[START Source extract]
Since December 2024, when the role of National Security Adviser was taken up by a political appointee, the role of secretary to the National Security Council has been fulfilled by the Deputy National Security Advisers.

==Membership==
As of November 2025, the National Security Council considers the strategic approach to national security, foreign policy, resilience, international relations, economic security, trade, development, defence and global issues. Its membership is as follows:

| Image | Member | Office(s) |
|---|---|---|
|  | Andy Burnham (Chair) | Prime Minister First Lord of the Treasury Minister for the Civil Service Minister for the Union |
|  | Louise Haigh | First Secretary of State Chancellor of the Duchy of Lancaster Minister for the Cabinet Office |
|  | John Healey | Chancellor of the Exchequer Second Lord of the Treasury |
|  | Ed Miliband | Secretary of State for Foreign, Commonwealth and Development Affairs |
|  | Shabana Mahmood | Secretary of State for the Home Department |
|  | Wes Streeting | Secretary of State for Defence |
|  | Ellie Reeves | Attorney General for England and Wales Advocate General for Northern Ireland |

Other ministers and senior officials attend the NSC and National Security Ministers (NSM) where applicable. These other figures have been noted to include the Chief of the Defence Staff (not the individual chiefs of each service), the heads of intelligence agencies and the Leader of the Opposition. Stakeholders including the devolved governments, local authorities and external experts are also consulted in preparation for meetings.

==National Security Council (Nuclear)==
To consider matters around nuclear deterrence and nuclear security.

| Image | Member | Office(s) |
|---|---|---|
|  | Andy Burnham (Chair) | Prime Minister First Lord of the Treasury Minister for the Civil Service Minister for the Union |
|  | John Healey | Chancellor of the Exchequer Second Lord of the Treasury |
|  | Ed Miliband | Secretary of State for Foreign, Commonwealth and Development Affairs |
|  | Shabana Mahmood | Secretary of State for the Home Department |
|  | Louise Haigh | First Secretary of State Chancellor of the Duchy of Lancaster Minister for the Cabinet Office |
|  | Wes Streeting | Secretary of State for Defence |
|  | Miatta Fahnbulleh | Secretary of State for Energy Security and Net Zero |

==National Security Council (Resilience)==
To oversee implementation and delivery of resilience matters.
[END Source extract]
## [What you will do]
**A.** In the National Security Council extract, list every member named in the table for the National Security Council (Nuclear).
**B.** Resume the National Security Council extract after its final line and carry it forward.
[START Supplied information]
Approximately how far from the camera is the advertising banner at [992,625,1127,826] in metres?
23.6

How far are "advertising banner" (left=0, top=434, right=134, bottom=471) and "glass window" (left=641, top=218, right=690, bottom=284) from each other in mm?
[END Supplied information]
## [In response]
**A.** Andy Burnham (Chair), John Healey, Ed Miliband, Shabana Mahmood, Louise Haigh, Wes Streeting, Miatta Fahnbulleh

**B.**
| Image | Member | Office(s) |
|---|---|---|
|  | Louise Haigh | First Secretary of State Chancellor of the Duchy of Lancaster Minister for the Cabinet Office |
|  | John Healey | Chancellor of the Exchequer Second Lord of the Treasury |
|  | Shabana Mahmood | Secretary of State for the Home Department |
|  | Wes Streeting | Secretary of State for Defence |
|  | Yvette Cooper | Secretary of State for Health and Social Care |
|  | Miatta Fahnbulleh | Secretary of State for Energy Security and Net Zero |
|  | Angela Rayner | Secretary of State for Housing, Communities and Local Government |
|  | Angela Eagle | Secretary of State for Environment, Food and Rural Affairs |
|  | Lisa Nandy | Secretary of State for Digital, Culture, Media and Sport |

==National Security Secretariat==
The size and shape of the National Security Secretariat (NSS) and its senior leadership has fluctuated since its inception in May 2010. From July 2010, there were two Deputy National Security Advisers (DNSAs): Julian Miller for Foreign & Defence Policy and Oliver Robbins for Intelligence, Security & Resilience. By March 2013, Hugh Powell – previously a National Security Secretariat Director – had been promoted to a newly created third DNSA position. As of 6 November 2014, there were three DNSAs: Hugh Powell as DNSA (Foreign Policy), Julian Miller as DNSA (Defence, Nuclear and Strategy) and Paddy McGuinness as DNSA (Intelligence, Security & Resilience). As of early December 2014, the National Security Secretariat was staffed by 180 officials and comprises five directorates: Foreign & Defence Policy; the Civil Contingencies Secretariat; Security & Intelligence; the Office of Cyber Security and Information Assurance, and UK Computer Emergency Response Team (CERT UK). As of 10 February 2015, Liane Saunders – previously the National Security Secretariat's Director for Foreign Policy and its Afghanistan/Pakistan Coordinator – was described as an Acting Deputy National Security Adviser (Conflict, Stability and Foreign Policy).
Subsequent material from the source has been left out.